Cosby trial jurors to be identified, despite pushback from prosecution and defense
The judge who presided over the sexual-assault trial of Bill Cosby has ordered that the names of the jurors be publicly revealed after a group of media organizations, including WHYY, petitioned Montgomery County Court to disclose the names.
Over objections from prosecutors and the defense team, Judge Steven O’Neill delivered a ruling that surprised many observers who had expected O’Neill to keep the jurors’ names secret.
O’Neill wrote that, after weighing Cosby’s right to a fair trial against the media’s First Amendment rights, he sided with journalists.
“The names of the jurors must be released,” he wrote.
But O’Neill limited what jurors will be allowed to discuss. What was said during deliberations, what the final vote was and who were holdouts cannot be publicly revealed.
“Future jurors will be reluctant to speak up or to say what they think when deliberating if they fear what they say during deliberations will not be kept secret,” the judge said.
Once the court contacts all 12 Pittsburgh-area jurors, their identities will be made public, according to O’Neill’s order.
In a Tuesday hearing on the issue, O’Neill heard arguments from Eli Segal, a lawyer representing the journalists seeking access to the names.
“We are entitled to them. It would play a critical role in allowing the public to check that the process worked,” Segal told the judge. “It would be a civics lesson to all of us.”
Yet, as each side prepares for Cosby’s retrial, Montgomery County District Attorney Kevin Steele and Cosby’s defense lawyers resisted releasing juror names. The attorneys said publicizing jurors’ names could compromise Cosby’s right to a fair and impartial trial should future jurors hear from the deadlocked jury.
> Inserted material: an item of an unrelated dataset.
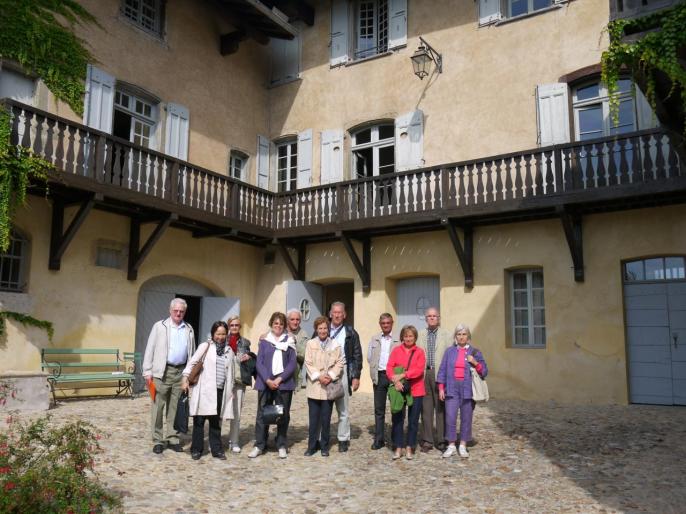 Les membres des Amis de Rome sous les balcons d'Hector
It could even discourage some from wanting to serve on a new panel, prosecutors and the defense team agree.
David Mischak, one of Cosby’s defense attorneys, cautioned the court against a “great inquisition into the thought process of the jury.”
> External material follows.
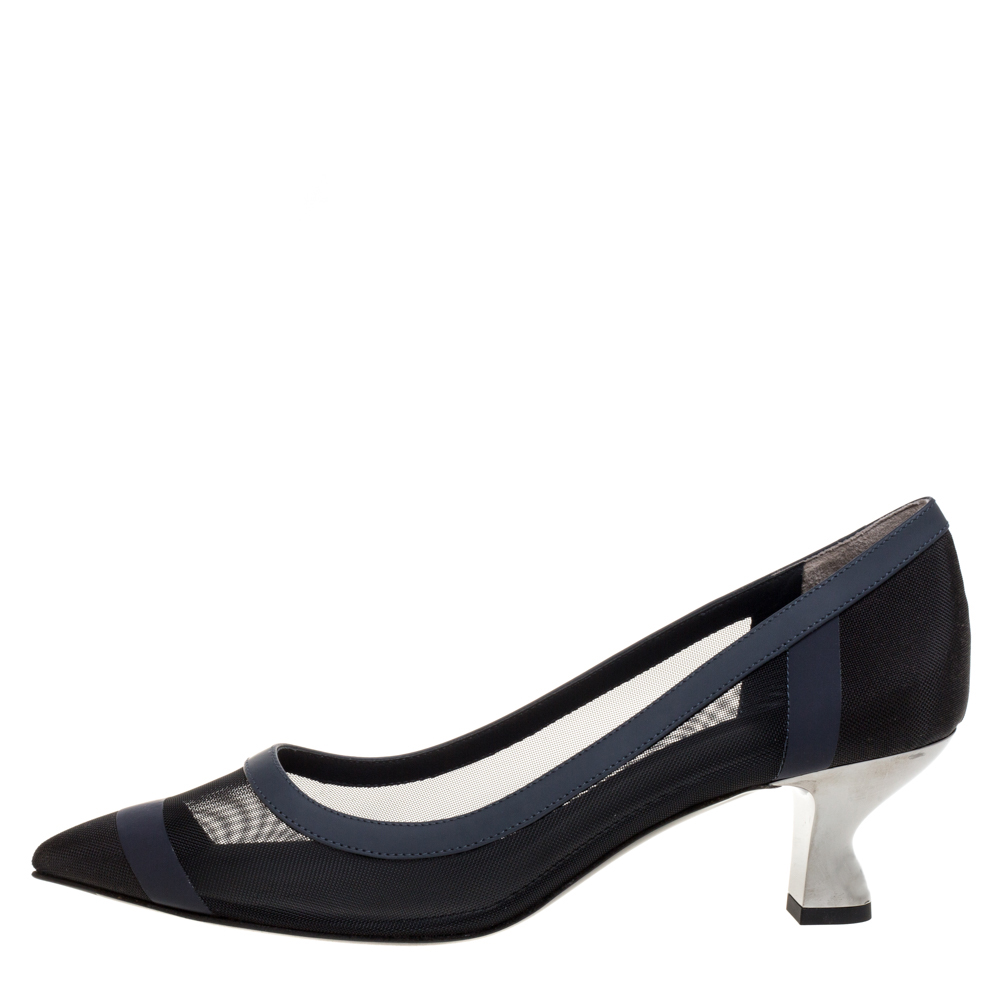 Fendi Black Mesh And Blue Leather Trim Colibri Pointed Toe Pumps Size
Fendi Black Mesh And Blue Leather Trim Colibri Pointed Toe Pumps Size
O’Neill’s ruling surprised many court watchers since, on Tuesday, he appeared less receptive to arguments, first initiated by the Philadelphia Inquirer and Daily News, to release jurors’ names.
“Unprecedented worldwide” coverage of the case, O’Neill said, all but guaranteed that publicly identifying the jurors would expose them to a flood of inquisitive reporters. The media’s right to getting the jurors’ names, the judge said, should be balanced against the risk of interfering with Cosby’s right to another panel of unprejudiced jurors.
O’Neill is expected to set a new trial date for Cosby within the next four months.
Most case law in Pennsylvania about access to jury names involves trials that ended in a verdict, not trials that resulted in a mistrial, making the media’s request in this case exceptional, O’Neill noted.
“Will releasing names have a chilling effect on selecting next jury?” O’Neill said. “We just don’t know.”
Segal disagreed: “What exactly are we afraid of here? What exactly would be chilled?”
Instead, he argued, comments about evidence not heard during the trial — made by both sides — are far likelier to threaten the fairness of the next group of jurors. Further, he said, prosecutors and Cosby’s defense team would be able to vet potential jurors during the retrial to determine whether any had been influenced by media coverage or had an agenda.
When jurors know their names will eventually be disclosed, they are more likely to tell the truth during jury selection, Segal added.
One alternate juror, who wasn’t in the room when the Allegheny County jurors were deliberating, has come forward and said he would have voted to convict Cosby after listening to the evidence against the comedian over the course of a week.
No other jurors have publicly commented since they became hopelessly deadlocked, after deliberating 52 hours over six days, on whether Cosby’s 2004 encounter with former Temple University women’s basketball director Andrea Constand was consensual or criminal.
O’Neill said he heard that reporters have somehow figured out some jurors’ names, even offering one a “high sum” of money to appear on television — an offer the juror declined.
After O’Neill declared a mistrial Saturday, O’Neill told jurors they could talk to reporters if they wanted to, but he discouraged them from discussing the vote count and identifying which jurors were the holdouts.
“The bus ride home was very somber, very quiet,” said alternative juror Mike McCloskey, speaking to NBC News. “It was very eerie, and nobody talked about anything. It was one of the eeriest bus rides I’ve been on.”